* **BRANO FORNITO**:
★ ★ ★ ★ ★ ★ ★
Lo avevamo anticipato in tempi non sospetti, perché era chiaro fin dalla prima ora: il mondo musicale sarebbe stato un contesto emblematico per leggere la crisi sanitaria ed economica attuale. Lo è per due motivi: primo, perché è inevitabilmente tra quelli più colpiti; secondo, perché è tra quelli che nel tempo ha dimostrato di avere il maggior dinamismo per adattarsi, reinventarsi e reagire ad ogni tipo di pressione. La musica non è soltanto ascolto, ma è anzitutto socializzazione: la musica è causa prima di assembramento, nella più nobile e ricca delle accezioni, e con i primi DPCM di chiusura si è assistito pertanto allo spegnimento di microfoni di enorme importanza sociale.
A distanza di poche settimane dal nostro primo allarme e dalle nostre prime proiezioni sul futuro prossimo, il mondo musicale accende i microfoni per un istante cercando di far sentire le proprie istanze.
★ ★ ★ ★ ★ ★ ★
* **DATI FORNITI**:
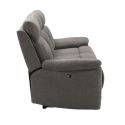 Canapé 3 places relax manuel tissu waterproof gris - BRIANA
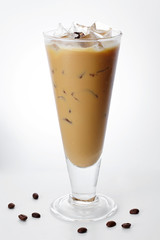 Delicious iced coffee drink over white background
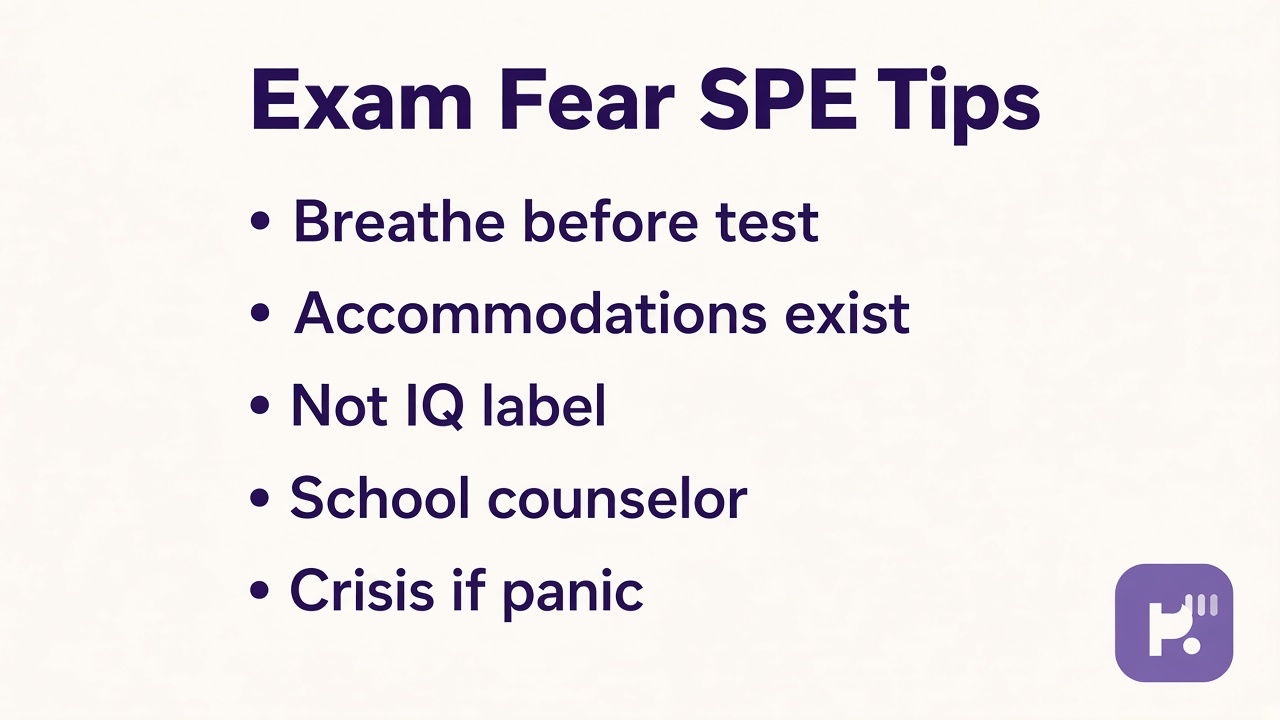 Test anxiety tips: breathe before scantron, accommodations exist, not IQ label, school counselor, 988 if panic, quiz not diagnosis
★ ★ ★ ★ ★ ★ ★
* **COMPITO A**: Per ciascuna affermazione indica se concorda con il brano sul mondo musicale e la crisi, rispondendo sì o no e citando le parole decisive del brano: (i) il mondo musicale è tra i settori più colpiti; (ii) la musica è soltanto ascolto; (iii) il mondo musicale accende i microfoni a distanza di pochi mesi dal primo allarme.
* **COMPITO B**: Cita dal brano sul mondo musicale e la crisi tutto il testo, da "A distanza di" giù fino a "le proprie istanze.".
* **COMPITO C**: Nel brano sul mondo musicale e la crisi, qual è il secondo motivo per cui il mondo musicale è un contesto emblematico?
Le righe non hanno alcun legame con il brano.

* **RISPOSTA A**:
(i) Sì: "è inevitabilmente tra quelli più colpiti".
(ii) No: "La musica non è soltanto ascolto, ma è anzitutto socializzazione".
(iii) No: "A distanza di poche settimane dal nostro primo allarme".

* **RISPOSTA B**:
A distanza di poche settimane dal nostro primo allarme e dalle nostre prime proiezioni sul futuro prossimo, il mondo musicale accende i microfoni per un istante cercando di far sentire le proprie istanze.

* **RISPOSTA C**: È tra quelli che nel tempo ha dimostrato di avere il maggior dinamismo per adattarsi, reinventarsi e reagire ad ogni tipo di pressione.